Model simulations of intracellular MTXPG

We used a pharmacokinetic model of extracellular MTX and intracellular MTXPG that we have previously described in detail (32). The model consists of 2 components. First, extracellular plasma MTX is described with a linear first-order, 2-compartment pharmacokinetic model (Equation 1) with the parameters: k_e (1/h), elimination of plasma MTX; V (L/m²), systemic volume; and, k₁₂ and k₂₁ (1/h), intercompartmental parameters.

(Equation 1)

Second, intracellular MTXPG disposition was described with 2 compartments (Equation 2) accounting for intracellular MTX or MTXPG₁ and the sum of MTXPG₂ through MTXPG₇ or MTXPG_2–7 (the subscript on MTXPG denotes the number of glutamates attached to the MTX molecule). Specifically, active influx of MTX into leukemic blasts (e.g., the reduced folate carrier, encoded by SLC19A1) was described by Michaelis-Menten kinetics with parameters V_max-influx (pmol/10⁹ cells/h) and K_m-influx (μM). Passive influx was also described with the first-order kinetic parameter k_influx (1/h). Efflux of MTX (e.g., ABCC1 and ABCC4) was described by first-order kinetics with the parameter k_efflux (1/h). Formation of polyglutamates (MTXPGs) via FPGS was described by Michaelis-Menten kinetics with the parameters V_max-FPGS (pmol/10⁹ cells/h) and K_m-FPGS (μM). Finally, the cleavage of polyglutamates from MTXPG by γ-glutamyl hydrolase (GGH) was described by first-order kinetics with the parameter k_GGH (1/h).

(Equation 2)

The MTXPG modeling consisted of sets of 11 model-estimated parameters (k_e, V, k₁₂, k₂₁, V_max-influx, K_m-influx, k_influx, k_efflux, V_max-FPGS, K_m-FPGS, k_GGH) for each individual. Overall, in the initial model development, there were parameter sets for 99 individuals randomized to receive 1 g/m² MTX infused i.v. over 24 hours and for 95 individuals randomized to receive 1 g/m² MTX infused i.v. over 4 hours. These sets of estimated parameters were used in the current study to simulate the intracellular MTXPG_2–7 AUC over a 42-hour period. Specifically, 1000 model parameter sets for each infusion length were randomly generated on the basis of the multivariate log-normal distribution of the individual parameter sets using the MATLAB function “mvnrnd” (MATLAB 2019a, MathWorks). Individual MTXPG exposures including the AUC and the maximum intracellular MTXPG concentration (Cmax) were calculated on the basis of these simulated parameters and 1 g/m² MTX infused i.v. over 4 or 24 hours.

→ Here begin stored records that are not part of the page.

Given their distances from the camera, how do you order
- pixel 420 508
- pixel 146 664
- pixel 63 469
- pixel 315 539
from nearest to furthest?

Individual simulations with model parameters describing the MTX influx to efflux ratio (V_max-influx/K_effux), or formation of intracellular polyglutamates (V_max-FPGS) that fell into the lower, middle, and upper quartiles (Q1: <25th percentile, Q23: 25th–75th percentile, and Q4: >75th percentile, respectively) were used to describe simulated individuals with reduced, intermediate, or high MTX net transporter activity [e.g., SLC19A1/(ABCC1 + ABCC4) mRNA expression ratio] or MTXPG formation (e.g., FPGS expression), respectively.

Study approval

The IRB of St. Jude Children’s Research Hospital approved this study, and written informed consent was obtained from patients and/or their parents or legal guardians before enrollment, as appropriate, in accordance with the Declaration of Helsinki.